— start of EXCERPTED RECORDS —
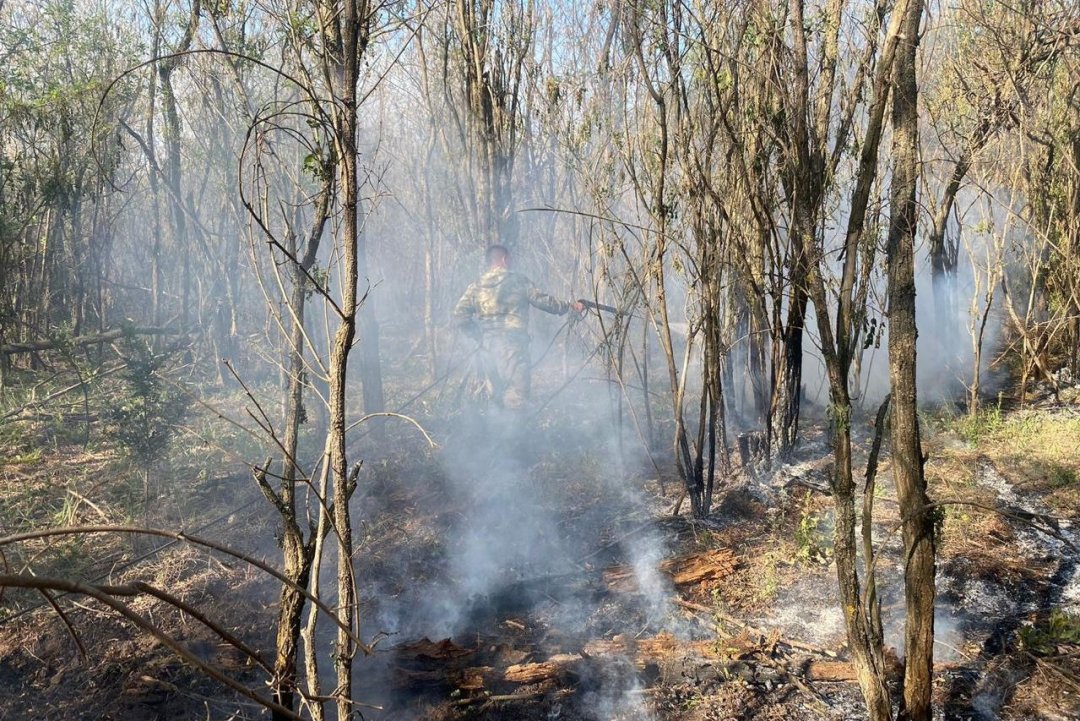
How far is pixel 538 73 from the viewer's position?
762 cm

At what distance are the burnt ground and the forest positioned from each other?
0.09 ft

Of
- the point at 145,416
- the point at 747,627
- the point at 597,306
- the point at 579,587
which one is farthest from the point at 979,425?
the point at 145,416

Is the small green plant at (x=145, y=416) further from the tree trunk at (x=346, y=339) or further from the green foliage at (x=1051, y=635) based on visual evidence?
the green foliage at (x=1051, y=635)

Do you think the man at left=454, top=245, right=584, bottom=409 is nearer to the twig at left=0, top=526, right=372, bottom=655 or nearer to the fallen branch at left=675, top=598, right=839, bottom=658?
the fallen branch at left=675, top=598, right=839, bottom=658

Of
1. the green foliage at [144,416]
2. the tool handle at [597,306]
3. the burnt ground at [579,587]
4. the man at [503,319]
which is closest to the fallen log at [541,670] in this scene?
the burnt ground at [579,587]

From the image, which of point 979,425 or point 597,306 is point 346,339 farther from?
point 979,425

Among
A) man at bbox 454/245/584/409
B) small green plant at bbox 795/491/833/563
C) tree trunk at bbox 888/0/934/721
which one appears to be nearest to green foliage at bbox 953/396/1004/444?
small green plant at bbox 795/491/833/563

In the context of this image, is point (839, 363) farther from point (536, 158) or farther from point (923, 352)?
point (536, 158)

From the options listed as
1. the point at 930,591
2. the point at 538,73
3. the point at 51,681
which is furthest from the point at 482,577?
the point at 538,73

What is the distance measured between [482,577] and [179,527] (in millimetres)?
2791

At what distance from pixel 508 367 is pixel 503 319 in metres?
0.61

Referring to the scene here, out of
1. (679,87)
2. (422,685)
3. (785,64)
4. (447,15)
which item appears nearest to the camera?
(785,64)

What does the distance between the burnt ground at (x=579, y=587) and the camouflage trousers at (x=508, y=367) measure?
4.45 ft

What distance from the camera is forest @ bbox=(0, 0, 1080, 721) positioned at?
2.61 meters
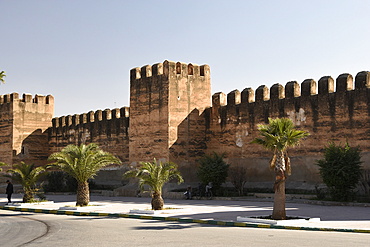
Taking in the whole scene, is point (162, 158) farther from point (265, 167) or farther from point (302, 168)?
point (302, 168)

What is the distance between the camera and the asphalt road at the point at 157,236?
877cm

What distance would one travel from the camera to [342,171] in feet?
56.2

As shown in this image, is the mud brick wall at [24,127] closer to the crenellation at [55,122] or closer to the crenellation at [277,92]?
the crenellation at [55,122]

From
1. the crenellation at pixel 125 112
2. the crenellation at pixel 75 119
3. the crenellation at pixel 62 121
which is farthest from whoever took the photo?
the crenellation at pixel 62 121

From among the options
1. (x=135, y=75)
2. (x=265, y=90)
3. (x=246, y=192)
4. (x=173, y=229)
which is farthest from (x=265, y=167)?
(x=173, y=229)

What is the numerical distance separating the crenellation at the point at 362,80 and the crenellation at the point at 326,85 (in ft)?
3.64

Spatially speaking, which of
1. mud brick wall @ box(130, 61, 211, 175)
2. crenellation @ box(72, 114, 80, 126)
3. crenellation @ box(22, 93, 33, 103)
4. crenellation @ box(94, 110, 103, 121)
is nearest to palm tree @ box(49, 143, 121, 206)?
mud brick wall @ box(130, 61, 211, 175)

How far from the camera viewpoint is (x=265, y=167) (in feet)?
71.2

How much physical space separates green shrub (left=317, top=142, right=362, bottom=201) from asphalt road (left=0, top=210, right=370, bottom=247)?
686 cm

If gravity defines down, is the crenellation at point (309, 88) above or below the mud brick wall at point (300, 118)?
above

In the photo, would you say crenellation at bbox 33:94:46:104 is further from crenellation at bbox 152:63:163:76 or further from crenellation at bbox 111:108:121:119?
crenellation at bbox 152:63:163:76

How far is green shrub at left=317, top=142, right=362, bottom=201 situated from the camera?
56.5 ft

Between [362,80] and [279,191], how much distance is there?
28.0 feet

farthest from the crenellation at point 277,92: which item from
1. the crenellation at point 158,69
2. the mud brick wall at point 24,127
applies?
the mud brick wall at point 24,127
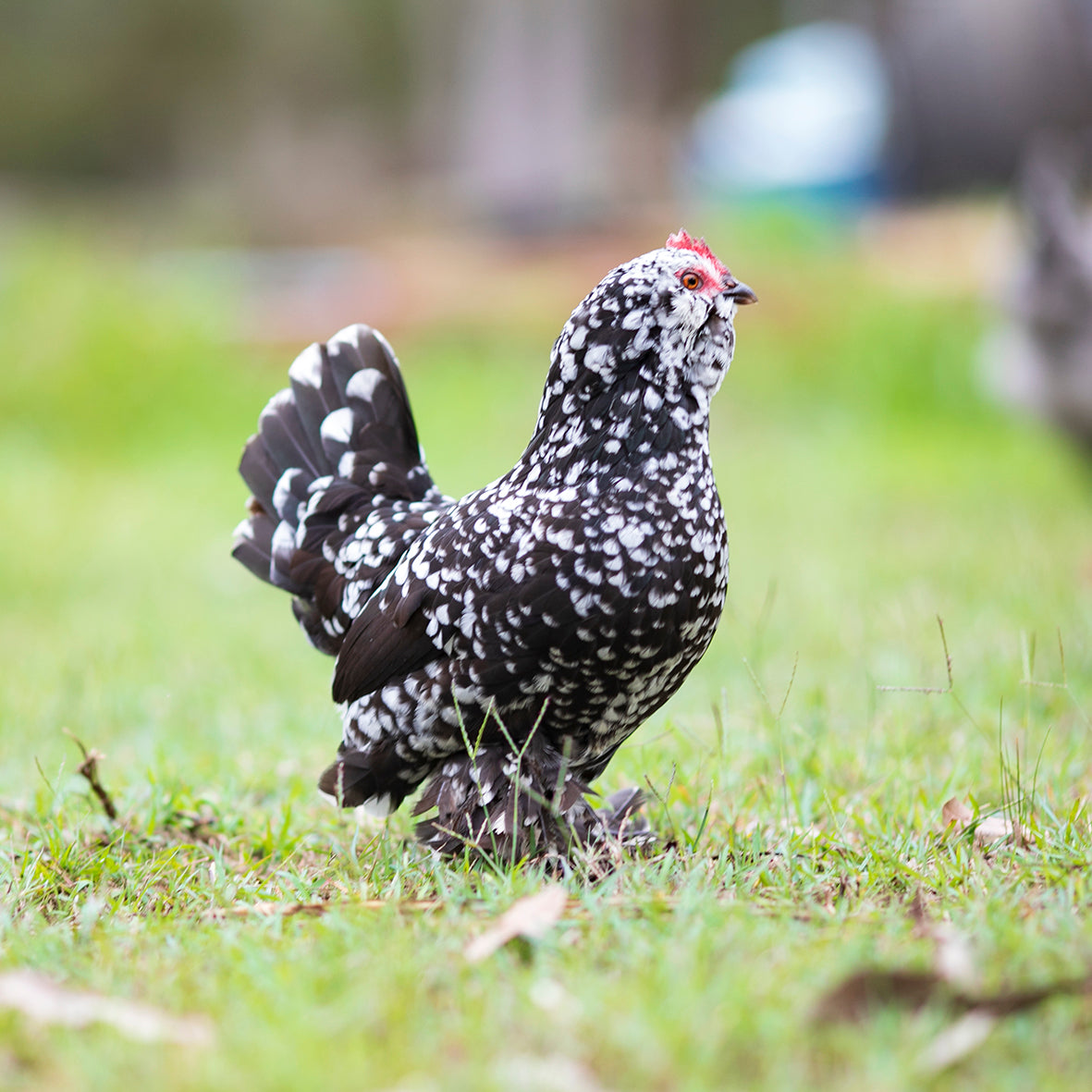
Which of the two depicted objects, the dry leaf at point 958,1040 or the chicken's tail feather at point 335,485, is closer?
— end of EXCERPTED RECORDS —
= WHAT IS ASKED =
Rewrite all of the entries above, substituting "viewer" for every occurrence of "camera" and keeping everything else unchanged. Omit the pictures from your answer.

= WRITTEN REPLY =
How far is pixel 538 73 from the viewer's position?
762 cm

At what distance are the burnt ground and the forest positioned from each other?
0.09 ft

Of
- the point at 145,416
- the point at 747,627
- the point at 597,306
- the point at 579,587
which one is farthest from the point at 979,425?
the point at 145,416

Is the small green plant at (x=145, y=416) further from the tree trunk at (x=346, y=339) or further from the green foliage at (x=1051, y=635) based on visual evidence?
the green foliage at (x=1051, y=635)

Do you think the man at left=454, top=245, right=584, bottom=409 is nearer to the twig at left=0, top=526, right=372, bottom=655 or nearer to the fallen branch at left=675, top=598, right=839, bottom=658?
the fallen branch at left=675, top=598, right=839, bottom=658

Of
1. the green foliage at [144,416]
2. the tool handle at [597,306]
3. the burnt ground at [579,587]
4. the man at [503,319]
which is closest to the fallen log at [541,670] in this scene?
the burnt ground at [579,587]

From the image, which of point 979,425 or point 597,306 is point 346,339 farther from?
point 979,425

Among
A) man at bbox 454/245/584/409
B) small green plant at bbox 795/491/833/563
C) tree trunk at bbox 888/0/934/721
which one appears to be nearest to green foliage at bbox 953/396/1004/444?
small green plant at bbox 795/491/833/563

In the context of this image, is point (839, 363) farther from point (536, 158) or farther from point (923, 352)?
point (536, 158)

From the options listed as
1. the point at 930,591
2. the point at 538,73
3. the point at 51,681
which is furthest from the point at 482,577?
the point at 538,73

What is the distance measured between [482,577] and [179,527] (in millimetres)?
2791

At what distance from pixel 508 367 is pixel 503 319 in metres?
0.61

Referring to the scene here, out of
1. (679,87)
2. (422,685)
3. (785,64)
4. (447,15)
which item appears nearest to the viewer?
(785,64)

What does the distance between the burnt ground at (x=579, y=587) and the camouflage trousers at (x=508, y=367) measure?
4.45 ft

What distance from the viewer is forest @ bbox=(0, 0, 1080, 721) positioned at?
2.61 meters
Taking in the whole scene, is point (162, 158) farther from point (265, 167) or farther from point (302, 168)?
point (302, 168)

What is the distance between the viewer and the asphalt road at the point at 157,236?
877cm

What distance would one travel from the viewer to [342,171] in feet?
56.2

As shown in this image, is the mud brick wall at [24,127] closer to the crenellation at [55,122] or closer to the crenellation at [277,92]?
the crenellation at [55,122]

From
1. the crenellation at pixel 125 112
2. the crenellation at pixel 75 119
3. the crenellation at pixel 62 121
which is farthest from whoever took the photo?
the crenellation at pixel 62 121

From among the options
1. (x=135, y=75)
2. (x=265, y=90)
3. (x=246, y=192)
4. (x=173, y=229)
which is farthest from (x=265, y=167)?
(x=173, y=229)

What is the numerical distance separating the crenellation at the point at 362,80 and the crenellation at the point at 326,85 (in ft)?
3.64

Spatially speaking, which of
1. mud brick wall @ box(130, 61, 211, 175)
2. crenellation @ box(72, 114, 80, 126)
3. crenellation @ box(22, 93, 33, 103)
4. crenellation @ box(94, 110, 103, 121)
is nearest to palm tree @ box(49, 143, 121, 206)?
mud brick wall @ box(130, 61, 211, 175)

How far from the viewer viewpoint is (x=265, y=167) (in feet)?
71.2

How much physical space separates green shrub (left=317, top=142, right=362, bottom=201) from asphalt road (left=0, top=210, right=370, bottom=247)?
686 cm

If gravity defines down, is the crenellation at point (309, 88) above or below the mud brick wall at point (300, 118)?
above

In the photo, would you say crenellation at bbox 33:94:46:104 is further from crenellation at bbox 152:63:163:76 or further from crenellation at bbox 111:108:121:119?
crenellation at bbox 152:63:163:76

How far is green shrub at left=317, top=142, right=362, bottom=201 situated from the viewer?
56.5 ft

Between [362,80] and [279,191], how much distance is there?
28.0 feet

farthest from the crenellation at point 277,92: which item from
1. the crenellation at point 158,69
2. the mud brick wall at point 24,127
applies?
the mud brick wall at point 24,127
Which of the two depicted objects, the dry leaf at point 958,1040 or the chicken's tail feather at point 335,485, is closer?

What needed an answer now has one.